TASK GOAL: Copy the lines from the line containing "Does (x=428, y=137)" to the line containing "3.47 meters", inclusive, without any changes.

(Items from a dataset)
__________

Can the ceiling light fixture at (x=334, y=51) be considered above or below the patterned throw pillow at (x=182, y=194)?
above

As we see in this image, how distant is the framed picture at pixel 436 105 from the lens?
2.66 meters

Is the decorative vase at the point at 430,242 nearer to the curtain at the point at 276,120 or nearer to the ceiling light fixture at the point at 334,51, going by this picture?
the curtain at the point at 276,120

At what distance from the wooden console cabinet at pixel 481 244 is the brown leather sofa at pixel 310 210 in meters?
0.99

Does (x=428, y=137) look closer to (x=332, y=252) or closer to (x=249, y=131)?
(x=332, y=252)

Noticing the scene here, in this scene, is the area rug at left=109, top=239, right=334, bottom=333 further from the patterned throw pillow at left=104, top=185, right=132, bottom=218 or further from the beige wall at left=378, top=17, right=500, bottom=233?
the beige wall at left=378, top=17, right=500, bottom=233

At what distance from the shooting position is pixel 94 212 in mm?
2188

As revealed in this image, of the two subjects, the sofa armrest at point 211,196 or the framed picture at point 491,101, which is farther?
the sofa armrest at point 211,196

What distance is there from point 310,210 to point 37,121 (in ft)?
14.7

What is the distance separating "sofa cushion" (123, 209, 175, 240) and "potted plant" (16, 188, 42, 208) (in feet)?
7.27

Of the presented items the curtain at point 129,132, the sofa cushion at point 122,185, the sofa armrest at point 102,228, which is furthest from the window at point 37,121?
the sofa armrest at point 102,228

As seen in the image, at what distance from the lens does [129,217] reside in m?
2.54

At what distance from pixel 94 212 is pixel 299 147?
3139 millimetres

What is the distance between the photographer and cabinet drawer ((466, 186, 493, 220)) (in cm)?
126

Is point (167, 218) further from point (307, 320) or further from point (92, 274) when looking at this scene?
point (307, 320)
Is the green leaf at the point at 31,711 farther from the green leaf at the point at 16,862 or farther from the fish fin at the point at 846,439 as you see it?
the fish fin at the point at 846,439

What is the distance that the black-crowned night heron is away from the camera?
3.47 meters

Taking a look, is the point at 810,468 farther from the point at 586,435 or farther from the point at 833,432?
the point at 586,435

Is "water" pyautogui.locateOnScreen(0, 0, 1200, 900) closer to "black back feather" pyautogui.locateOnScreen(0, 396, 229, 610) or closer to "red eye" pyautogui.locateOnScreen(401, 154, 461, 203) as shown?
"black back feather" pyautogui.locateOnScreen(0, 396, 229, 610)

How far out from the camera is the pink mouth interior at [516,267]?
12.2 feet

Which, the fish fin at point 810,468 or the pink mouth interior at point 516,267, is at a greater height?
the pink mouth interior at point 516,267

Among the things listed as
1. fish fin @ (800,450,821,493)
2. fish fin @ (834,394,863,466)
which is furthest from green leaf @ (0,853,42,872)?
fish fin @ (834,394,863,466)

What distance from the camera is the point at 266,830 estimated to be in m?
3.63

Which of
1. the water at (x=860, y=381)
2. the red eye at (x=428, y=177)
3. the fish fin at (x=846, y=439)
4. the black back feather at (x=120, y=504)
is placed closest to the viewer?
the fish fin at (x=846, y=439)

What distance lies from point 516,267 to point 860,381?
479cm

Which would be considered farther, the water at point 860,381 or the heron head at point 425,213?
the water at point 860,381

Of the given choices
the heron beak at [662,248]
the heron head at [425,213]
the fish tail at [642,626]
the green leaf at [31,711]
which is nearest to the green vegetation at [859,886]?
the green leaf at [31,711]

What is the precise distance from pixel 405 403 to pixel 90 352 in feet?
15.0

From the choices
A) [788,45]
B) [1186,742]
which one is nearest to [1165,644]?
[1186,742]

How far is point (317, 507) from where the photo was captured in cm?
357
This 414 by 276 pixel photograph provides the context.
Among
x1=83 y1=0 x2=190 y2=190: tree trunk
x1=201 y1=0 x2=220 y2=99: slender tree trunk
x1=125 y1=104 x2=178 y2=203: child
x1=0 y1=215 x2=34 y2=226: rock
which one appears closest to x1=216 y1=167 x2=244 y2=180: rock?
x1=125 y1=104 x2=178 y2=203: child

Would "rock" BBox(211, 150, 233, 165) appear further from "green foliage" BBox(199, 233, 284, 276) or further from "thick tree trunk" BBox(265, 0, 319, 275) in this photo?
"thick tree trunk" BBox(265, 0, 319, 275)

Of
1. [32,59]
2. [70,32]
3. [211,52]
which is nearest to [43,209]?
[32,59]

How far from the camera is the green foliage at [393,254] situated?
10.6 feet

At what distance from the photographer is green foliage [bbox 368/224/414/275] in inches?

__________

FULL OUTPUT:
Does (x=428, y=137) look closer to (x=332, y=252) or closer to (x=249, y=131)?
(x=332, y=252)

Noticing the scene here, in this scene, is the area rug at left=109, top=239, right=334, bottom=333 further from the patterned throw pillow at left=104, top=185, right=132, bottom=218 or further from the beige wall at left=378, top=17, right=500, bottom=233?
the beige wall at left=378, top=17, right=500, bottom=233

At what distance from the shooting position is pixel 94 212 in mm?
2188

As revealed in this image, of the two subjects, the sofa armrest at point 211,196 or the framed picture at point 491,101, which is farther?
the sofa armrest at point 211,196

What distance is there from point 310,210 to point 37,121 (in ft)?
14.7

What is the distance separating "sofa cushion" (123, 209, 175, 240) and "potted plant" (16, 188, 42, 208) (in feet)?
7.27

Of the presented items the curtain at point 129,132, the sofa cushion at point 122,185, the sofa armrest at point 102,228, which is furthest from the window at point 37,121?
the sofa armrest at point 102,228

As seen in the image, at what distance from the lens does [129,217] reside in m?
2.54

At what distance from pixel 94 212 is pixel 299 147?
3139 millimetres

What is the distance between the photographer and cabinet drawer ((466, 186, 493, 220)) (in cm)?
126

Is point (167, 218) further from point (307, 320) or further from point (92, 274) when looking at this scene?
point (307, 320)
Is the green leaf at the point at 31,711 farther from the green leaf at the point at 16,862 or farther from the fish fin at the point at 846,439 as you see it?
the fish fin at the point at 846,439

What is the distance that the black-crowned night heron is away from the camera?
3.47 meters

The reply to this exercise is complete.